▶ GIVEN REQUEST
Render the material from the line containing "Using the image" through the end of the material as a Markdown table with columns Row and Text, omitting blank lines.

▶ RECORD LIST

'''

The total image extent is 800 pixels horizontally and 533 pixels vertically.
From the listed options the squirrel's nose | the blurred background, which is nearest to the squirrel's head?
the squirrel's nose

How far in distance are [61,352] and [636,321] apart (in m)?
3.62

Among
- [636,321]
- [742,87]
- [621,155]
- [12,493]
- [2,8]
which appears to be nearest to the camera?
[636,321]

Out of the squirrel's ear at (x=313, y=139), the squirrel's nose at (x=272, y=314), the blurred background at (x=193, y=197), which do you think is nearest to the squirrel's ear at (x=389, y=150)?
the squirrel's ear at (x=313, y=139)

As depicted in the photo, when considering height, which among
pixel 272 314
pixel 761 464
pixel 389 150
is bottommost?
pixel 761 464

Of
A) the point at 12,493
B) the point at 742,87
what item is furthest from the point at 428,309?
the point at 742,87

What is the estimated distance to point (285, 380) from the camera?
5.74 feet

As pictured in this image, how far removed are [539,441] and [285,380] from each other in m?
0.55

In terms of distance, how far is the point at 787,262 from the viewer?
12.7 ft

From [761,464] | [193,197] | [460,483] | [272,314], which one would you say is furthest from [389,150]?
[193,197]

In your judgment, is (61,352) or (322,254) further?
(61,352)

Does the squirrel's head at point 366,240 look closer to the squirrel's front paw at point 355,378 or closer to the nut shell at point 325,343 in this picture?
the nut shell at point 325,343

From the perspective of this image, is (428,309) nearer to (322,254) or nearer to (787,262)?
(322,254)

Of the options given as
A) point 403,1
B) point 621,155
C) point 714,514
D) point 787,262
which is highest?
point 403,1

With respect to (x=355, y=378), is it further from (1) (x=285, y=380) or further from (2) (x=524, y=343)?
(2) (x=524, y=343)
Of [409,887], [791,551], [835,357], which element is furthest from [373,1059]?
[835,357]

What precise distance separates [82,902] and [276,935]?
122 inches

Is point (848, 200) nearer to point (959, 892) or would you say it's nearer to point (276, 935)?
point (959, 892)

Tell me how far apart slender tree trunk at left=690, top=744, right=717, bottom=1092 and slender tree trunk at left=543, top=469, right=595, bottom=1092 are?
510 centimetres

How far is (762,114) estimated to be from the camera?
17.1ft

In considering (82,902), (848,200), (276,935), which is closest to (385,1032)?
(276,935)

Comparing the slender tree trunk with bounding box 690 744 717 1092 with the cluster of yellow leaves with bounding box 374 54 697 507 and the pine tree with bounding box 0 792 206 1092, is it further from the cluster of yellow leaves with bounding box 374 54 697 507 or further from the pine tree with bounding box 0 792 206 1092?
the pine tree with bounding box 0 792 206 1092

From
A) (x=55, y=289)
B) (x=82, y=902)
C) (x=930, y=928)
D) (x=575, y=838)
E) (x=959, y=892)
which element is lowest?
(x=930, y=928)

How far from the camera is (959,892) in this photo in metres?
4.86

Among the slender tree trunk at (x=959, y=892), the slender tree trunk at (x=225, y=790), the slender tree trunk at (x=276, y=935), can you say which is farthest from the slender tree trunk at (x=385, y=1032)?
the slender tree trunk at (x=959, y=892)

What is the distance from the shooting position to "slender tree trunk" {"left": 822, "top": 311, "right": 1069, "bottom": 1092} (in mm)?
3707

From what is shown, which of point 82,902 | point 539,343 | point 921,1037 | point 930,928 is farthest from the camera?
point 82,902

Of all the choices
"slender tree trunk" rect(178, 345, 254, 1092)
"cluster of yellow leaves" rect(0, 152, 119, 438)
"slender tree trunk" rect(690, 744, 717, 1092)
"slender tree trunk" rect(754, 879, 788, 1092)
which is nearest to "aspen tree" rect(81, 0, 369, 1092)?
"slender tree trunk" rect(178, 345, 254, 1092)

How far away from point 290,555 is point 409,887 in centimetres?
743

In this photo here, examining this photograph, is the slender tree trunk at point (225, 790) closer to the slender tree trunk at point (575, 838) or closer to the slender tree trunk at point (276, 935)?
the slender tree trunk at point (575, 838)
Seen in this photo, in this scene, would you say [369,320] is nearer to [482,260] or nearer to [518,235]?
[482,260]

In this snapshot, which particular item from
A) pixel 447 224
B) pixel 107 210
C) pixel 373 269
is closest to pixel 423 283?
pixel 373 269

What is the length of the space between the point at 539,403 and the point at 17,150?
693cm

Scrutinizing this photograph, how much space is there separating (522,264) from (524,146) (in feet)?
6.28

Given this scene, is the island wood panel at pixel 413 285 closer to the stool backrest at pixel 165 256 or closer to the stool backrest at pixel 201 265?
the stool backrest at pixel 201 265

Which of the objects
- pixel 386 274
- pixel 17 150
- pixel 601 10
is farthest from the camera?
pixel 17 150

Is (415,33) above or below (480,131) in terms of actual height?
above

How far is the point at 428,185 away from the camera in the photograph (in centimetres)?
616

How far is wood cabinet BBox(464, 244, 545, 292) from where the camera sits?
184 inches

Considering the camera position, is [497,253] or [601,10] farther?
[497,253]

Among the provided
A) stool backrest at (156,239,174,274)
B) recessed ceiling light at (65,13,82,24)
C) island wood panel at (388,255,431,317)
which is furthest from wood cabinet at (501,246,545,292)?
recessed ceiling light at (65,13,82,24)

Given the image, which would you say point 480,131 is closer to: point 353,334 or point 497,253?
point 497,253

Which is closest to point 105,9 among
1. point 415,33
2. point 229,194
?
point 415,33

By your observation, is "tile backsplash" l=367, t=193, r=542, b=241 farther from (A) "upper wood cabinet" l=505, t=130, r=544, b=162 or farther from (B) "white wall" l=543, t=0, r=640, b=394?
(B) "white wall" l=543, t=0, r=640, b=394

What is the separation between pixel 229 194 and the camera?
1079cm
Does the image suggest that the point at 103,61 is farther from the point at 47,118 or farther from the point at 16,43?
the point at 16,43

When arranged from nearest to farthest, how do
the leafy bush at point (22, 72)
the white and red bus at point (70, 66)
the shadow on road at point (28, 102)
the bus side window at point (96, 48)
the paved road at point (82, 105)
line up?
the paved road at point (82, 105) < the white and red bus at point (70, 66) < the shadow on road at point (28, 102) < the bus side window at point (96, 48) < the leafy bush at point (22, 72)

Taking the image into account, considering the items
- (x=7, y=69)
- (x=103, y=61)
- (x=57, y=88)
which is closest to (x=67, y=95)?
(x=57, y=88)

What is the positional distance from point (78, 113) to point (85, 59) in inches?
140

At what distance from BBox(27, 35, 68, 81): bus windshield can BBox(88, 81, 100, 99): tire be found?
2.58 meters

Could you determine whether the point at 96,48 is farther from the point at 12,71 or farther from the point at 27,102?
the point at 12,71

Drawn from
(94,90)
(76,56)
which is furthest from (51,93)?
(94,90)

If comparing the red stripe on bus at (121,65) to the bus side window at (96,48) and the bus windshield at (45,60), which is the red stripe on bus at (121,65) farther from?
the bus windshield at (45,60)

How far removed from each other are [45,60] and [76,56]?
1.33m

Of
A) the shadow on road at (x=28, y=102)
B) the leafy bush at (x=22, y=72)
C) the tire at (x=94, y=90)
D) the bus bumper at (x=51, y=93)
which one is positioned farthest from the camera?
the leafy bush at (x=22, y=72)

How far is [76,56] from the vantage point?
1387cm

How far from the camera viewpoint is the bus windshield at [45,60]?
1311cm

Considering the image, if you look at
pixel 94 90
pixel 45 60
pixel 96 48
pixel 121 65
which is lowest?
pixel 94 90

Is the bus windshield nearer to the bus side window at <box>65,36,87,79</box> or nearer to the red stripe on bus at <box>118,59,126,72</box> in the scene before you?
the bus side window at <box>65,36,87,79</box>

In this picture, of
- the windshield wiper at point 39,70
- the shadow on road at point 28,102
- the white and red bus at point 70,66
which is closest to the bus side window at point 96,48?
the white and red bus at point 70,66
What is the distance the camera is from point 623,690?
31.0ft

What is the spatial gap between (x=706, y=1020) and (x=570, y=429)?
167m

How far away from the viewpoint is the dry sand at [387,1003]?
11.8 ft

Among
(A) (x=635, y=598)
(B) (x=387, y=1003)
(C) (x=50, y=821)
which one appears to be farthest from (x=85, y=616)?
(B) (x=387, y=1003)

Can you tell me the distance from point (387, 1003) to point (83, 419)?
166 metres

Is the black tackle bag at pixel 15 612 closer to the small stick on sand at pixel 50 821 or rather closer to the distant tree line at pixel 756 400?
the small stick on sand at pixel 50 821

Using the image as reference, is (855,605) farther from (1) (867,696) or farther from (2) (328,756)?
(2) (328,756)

'''

▶ ANSWER TO THIS TASK
| Row | Text |
|---|---|
| 1 | Using the image as reference, is (855,605) farther from (1) (867,696) or farther from (2) (328,756)? |
| 2 | (2) (328,756) |